Every brew I make becomes a record here:

  • Bean (lookup)
  • Method
  • Grinder
  • Grind setting
  • Recipe notes
  • Roaster (lookup)
  • Extraction
  • Dilution
  • Rating + rating notes
  • Dose (g)
  • Water (mL)
  • Brew ratio multiple
  • Water temp (°F)
  • Next-time notes

This is the “event log” of the whole system. It lets me see exactly how I brewed something, how it tasted, and what I should adjust next.

The Secret Weapon: Fillout.com Forms

Airtable forms are fine, but Fillout is better. Cleaner interface, better conditional logic, faster to fill out, and totally free.

I built three forms:

1. Log a Roaster

Tiny, simple form. Just enough to drop in a new roaster the moment I encounter one.

2. Log New Beans Received

Again simple: pick the roaster, enter bean details, attach the bag photo, and done.

3. Log a Brew

This is the form I open every single time I brew coffee. It does the smart stuff:

  • Pick the bean I’m brewing
  • Automatically show the last brew I made with that bean
  • Pull in my “next time” notes
  • Let me enter dose, water, temp, extraction notes, etc.
  • Let me rate the brew
  • Save new next-time notes for the future

This creates a loop: each brew informs the next brew. And if I have several beans open at the same time, it still stays totally organized—each bean always pulls its own history.

That’s the magic. Zero mental load. Just log and learn.

iOS Shortcuts for Instant Logging

To make this whole thing actually usable, I built two shortcuts:

Shortcut 1:

Launch Brew Logger

This opens the Fillout “Log a Brew” form instantly in my browser. One tap. No hunting around.

Shortcut 2:

Airtable Brews Interface

This goes straight to a custom Airtable Interface I built—a dashboard-style view showing:

  • Recently brewed beans
  • Key data
  • Quick links
  • Ratings and notes

Together, these shortcuts turn the system into something I can use half-asleep at 6am while juggling a crying baby.

Why This Setup Works So Ridiculously Well

This isn’t just a database. It’s a feedback engine.

Because I’m logging everything:

  • I found I’m not a huge Guatemalan-coffee person.
  • I discovered I love Ethiopian naturals—floral, fruity, slightly chaotic.
  • I noticed I tend to overextract without realizing it.
  • I’m learning which varietals actually resonate with me.

And because I have a GPT assistant I can plug my notes into, I can ask deeper questions. Stuff like:

  • “Why did this cup taste muted?”
  • “What patterns do you see in my high-rated brews?”
  • “Am I under-dosing washed Ethiopians?”

It’s like having a personal coffee coach who’s actually paying attention.

But none of this would matter if logging were clunky. Fillout makes the UX lighter than air. That’s the whole point.

The Bigger Lesson

Everything I built here is 100% free.
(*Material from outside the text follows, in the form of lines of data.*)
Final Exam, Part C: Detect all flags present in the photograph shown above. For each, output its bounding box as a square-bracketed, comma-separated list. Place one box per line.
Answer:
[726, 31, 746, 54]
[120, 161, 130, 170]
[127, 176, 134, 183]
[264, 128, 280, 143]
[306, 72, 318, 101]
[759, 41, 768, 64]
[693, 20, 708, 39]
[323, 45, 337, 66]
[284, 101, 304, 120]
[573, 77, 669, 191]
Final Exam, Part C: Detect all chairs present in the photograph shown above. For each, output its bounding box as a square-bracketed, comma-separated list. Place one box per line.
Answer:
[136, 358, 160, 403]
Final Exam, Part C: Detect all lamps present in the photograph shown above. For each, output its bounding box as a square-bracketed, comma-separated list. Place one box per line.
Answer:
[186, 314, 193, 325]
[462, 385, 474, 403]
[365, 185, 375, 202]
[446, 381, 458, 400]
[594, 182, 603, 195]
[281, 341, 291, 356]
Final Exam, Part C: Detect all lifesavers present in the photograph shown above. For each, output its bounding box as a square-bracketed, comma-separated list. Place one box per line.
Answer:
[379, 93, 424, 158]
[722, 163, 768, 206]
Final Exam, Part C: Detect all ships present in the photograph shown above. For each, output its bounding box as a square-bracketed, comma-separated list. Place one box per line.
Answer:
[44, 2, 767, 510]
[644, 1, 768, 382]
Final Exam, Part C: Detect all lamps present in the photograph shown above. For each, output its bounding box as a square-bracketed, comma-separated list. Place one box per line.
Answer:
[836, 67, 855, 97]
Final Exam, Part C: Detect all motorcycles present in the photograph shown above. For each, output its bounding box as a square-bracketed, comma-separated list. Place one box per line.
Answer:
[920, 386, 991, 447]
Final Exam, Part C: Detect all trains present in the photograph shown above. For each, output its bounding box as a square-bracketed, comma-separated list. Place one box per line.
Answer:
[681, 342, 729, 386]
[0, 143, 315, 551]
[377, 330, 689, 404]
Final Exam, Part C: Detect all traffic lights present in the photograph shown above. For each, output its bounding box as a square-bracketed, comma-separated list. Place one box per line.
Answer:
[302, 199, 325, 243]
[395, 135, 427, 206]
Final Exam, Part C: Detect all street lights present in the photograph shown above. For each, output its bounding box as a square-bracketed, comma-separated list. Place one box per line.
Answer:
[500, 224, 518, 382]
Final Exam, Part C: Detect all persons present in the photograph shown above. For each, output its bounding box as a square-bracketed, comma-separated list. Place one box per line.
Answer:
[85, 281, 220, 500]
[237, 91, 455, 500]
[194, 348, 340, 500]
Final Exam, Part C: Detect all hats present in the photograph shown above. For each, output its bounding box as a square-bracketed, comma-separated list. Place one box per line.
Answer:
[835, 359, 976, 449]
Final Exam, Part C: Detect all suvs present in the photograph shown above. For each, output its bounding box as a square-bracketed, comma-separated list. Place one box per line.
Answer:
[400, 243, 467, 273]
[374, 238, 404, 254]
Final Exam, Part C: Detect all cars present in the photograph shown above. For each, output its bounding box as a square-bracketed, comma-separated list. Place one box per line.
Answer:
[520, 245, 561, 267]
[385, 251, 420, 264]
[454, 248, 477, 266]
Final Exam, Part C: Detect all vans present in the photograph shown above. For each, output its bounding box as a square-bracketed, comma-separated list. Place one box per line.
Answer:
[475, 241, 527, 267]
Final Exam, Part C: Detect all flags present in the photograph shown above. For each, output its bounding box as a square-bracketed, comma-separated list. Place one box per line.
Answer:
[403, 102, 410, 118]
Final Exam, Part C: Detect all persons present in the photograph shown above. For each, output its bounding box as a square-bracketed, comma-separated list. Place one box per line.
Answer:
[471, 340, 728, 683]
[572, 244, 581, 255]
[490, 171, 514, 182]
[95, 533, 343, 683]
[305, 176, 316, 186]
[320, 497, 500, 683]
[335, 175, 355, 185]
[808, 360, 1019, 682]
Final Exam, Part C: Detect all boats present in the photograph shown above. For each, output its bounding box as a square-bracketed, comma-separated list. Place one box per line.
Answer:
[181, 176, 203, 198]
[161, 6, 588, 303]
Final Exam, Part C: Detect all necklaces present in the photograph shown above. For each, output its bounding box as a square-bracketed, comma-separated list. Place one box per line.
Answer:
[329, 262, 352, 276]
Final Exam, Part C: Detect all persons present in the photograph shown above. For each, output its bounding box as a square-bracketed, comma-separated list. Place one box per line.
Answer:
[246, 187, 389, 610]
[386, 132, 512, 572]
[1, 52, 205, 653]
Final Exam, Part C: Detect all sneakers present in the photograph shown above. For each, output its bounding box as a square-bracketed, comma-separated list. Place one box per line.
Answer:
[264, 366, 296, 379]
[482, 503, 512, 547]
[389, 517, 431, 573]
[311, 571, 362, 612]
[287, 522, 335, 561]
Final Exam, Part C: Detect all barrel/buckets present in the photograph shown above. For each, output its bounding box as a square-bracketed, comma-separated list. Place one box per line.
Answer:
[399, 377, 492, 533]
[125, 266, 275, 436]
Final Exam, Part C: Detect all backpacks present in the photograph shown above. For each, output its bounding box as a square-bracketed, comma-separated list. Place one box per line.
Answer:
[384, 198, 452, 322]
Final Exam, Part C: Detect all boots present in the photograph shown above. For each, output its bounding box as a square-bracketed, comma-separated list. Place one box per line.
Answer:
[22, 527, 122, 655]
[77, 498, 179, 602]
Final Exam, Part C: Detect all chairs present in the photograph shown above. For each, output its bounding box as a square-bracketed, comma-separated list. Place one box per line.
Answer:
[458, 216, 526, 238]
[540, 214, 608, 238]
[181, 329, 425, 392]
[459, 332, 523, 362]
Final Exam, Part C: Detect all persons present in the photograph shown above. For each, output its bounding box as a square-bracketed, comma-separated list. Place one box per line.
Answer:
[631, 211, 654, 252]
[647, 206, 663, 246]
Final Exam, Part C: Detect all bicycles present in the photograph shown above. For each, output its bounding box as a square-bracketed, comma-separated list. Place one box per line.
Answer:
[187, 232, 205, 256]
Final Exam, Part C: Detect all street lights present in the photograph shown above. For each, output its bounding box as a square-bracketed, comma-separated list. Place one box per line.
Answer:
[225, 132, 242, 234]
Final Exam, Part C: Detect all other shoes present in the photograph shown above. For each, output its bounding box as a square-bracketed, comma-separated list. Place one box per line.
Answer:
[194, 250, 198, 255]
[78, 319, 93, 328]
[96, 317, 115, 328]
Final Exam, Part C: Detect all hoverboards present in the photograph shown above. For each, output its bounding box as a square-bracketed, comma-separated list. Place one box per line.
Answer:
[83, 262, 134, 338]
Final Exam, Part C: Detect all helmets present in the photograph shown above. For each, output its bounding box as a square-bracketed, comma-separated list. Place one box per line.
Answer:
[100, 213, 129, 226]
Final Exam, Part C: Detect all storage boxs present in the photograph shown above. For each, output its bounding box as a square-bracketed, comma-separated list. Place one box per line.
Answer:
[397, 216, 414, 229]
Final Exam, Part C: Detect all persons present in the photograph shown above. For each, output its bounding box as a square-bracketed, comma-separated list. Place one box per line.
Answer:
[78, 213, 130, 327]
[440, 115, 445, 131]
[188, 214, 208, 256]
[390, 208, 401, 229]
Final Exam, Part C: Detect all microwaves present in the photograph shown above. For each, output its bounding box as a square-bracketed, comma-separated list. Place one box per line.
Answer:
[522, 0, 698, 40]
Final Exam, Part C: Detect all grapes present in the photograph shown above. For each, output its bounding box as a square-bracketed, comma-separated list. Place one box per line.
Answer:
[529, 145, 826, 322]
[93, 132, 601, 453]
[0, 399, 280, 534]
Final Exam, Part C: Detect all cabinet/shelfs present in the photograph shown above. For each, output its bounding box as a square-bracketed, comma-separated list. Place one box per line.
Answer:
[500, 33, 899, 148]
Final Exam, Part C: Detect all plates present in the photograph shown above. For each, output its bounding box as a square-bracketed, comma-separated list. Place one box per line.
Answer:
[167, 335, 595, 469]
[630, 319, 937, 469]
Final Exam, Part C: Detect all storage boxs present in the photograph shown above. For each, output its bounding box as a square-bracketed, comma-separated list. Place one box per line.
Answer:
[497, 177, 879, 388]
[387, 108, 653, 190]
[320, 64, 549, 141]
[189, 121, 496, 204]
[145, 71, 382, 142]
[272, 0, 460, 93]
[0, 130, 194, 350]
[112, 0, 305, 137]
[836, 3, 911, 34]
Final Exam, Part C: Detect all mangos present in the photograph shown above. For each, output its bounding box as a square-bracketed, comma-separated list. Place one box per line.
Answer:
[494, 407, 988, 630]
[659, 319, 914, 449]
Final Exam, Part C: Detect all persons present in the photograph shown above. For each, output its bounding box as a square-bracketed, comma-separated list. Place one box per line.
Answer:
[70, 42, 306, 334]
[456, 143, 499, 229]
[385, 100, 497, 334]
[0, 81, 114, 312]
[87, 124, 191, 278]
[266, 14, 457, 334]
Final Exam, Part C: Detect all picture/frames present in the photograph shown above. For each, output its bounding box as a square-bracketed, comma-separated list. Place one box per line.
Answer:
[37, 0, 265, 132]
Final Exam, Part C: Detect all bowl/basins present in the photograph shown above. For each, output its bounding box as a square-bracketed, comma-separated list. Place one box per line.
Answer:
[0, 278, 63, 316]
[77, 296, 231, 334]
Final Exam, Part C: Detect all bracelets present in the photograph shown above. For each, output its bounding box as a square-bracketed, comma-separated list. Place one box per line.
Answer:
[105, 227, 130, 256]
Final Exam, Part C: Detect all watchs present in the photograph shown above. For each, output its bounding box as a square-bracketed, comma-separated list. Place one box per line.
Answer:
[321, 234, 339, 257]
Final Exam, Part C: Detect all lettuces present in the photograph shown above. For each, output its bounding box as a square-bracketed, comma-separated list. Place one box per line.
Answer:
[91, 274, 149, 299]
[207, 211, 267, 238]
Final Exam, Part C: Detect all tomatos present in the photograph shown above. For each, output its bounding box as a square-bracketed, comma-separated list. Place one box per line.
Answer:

Airtable free tier. Fillout free tier. Shortcuts free. GPT optional.

If an app on the market doesn’t satisfy you, that doesn’t mean the idea is dead. It just means you haven’t assembled the pieces yet. There’s almost always a clever, DIY way to do what you want, especially now that tools like Airtable and Fillout exist.

And in this case, the payoff is huge: I’m learning more about coffee than I ever expected—my preferences, my mistakes, my patterns—and I’m genuinely excited to see what the next few months of data uncovers.

Brewing coffee is already a ritual. Now it’s also a story I can read.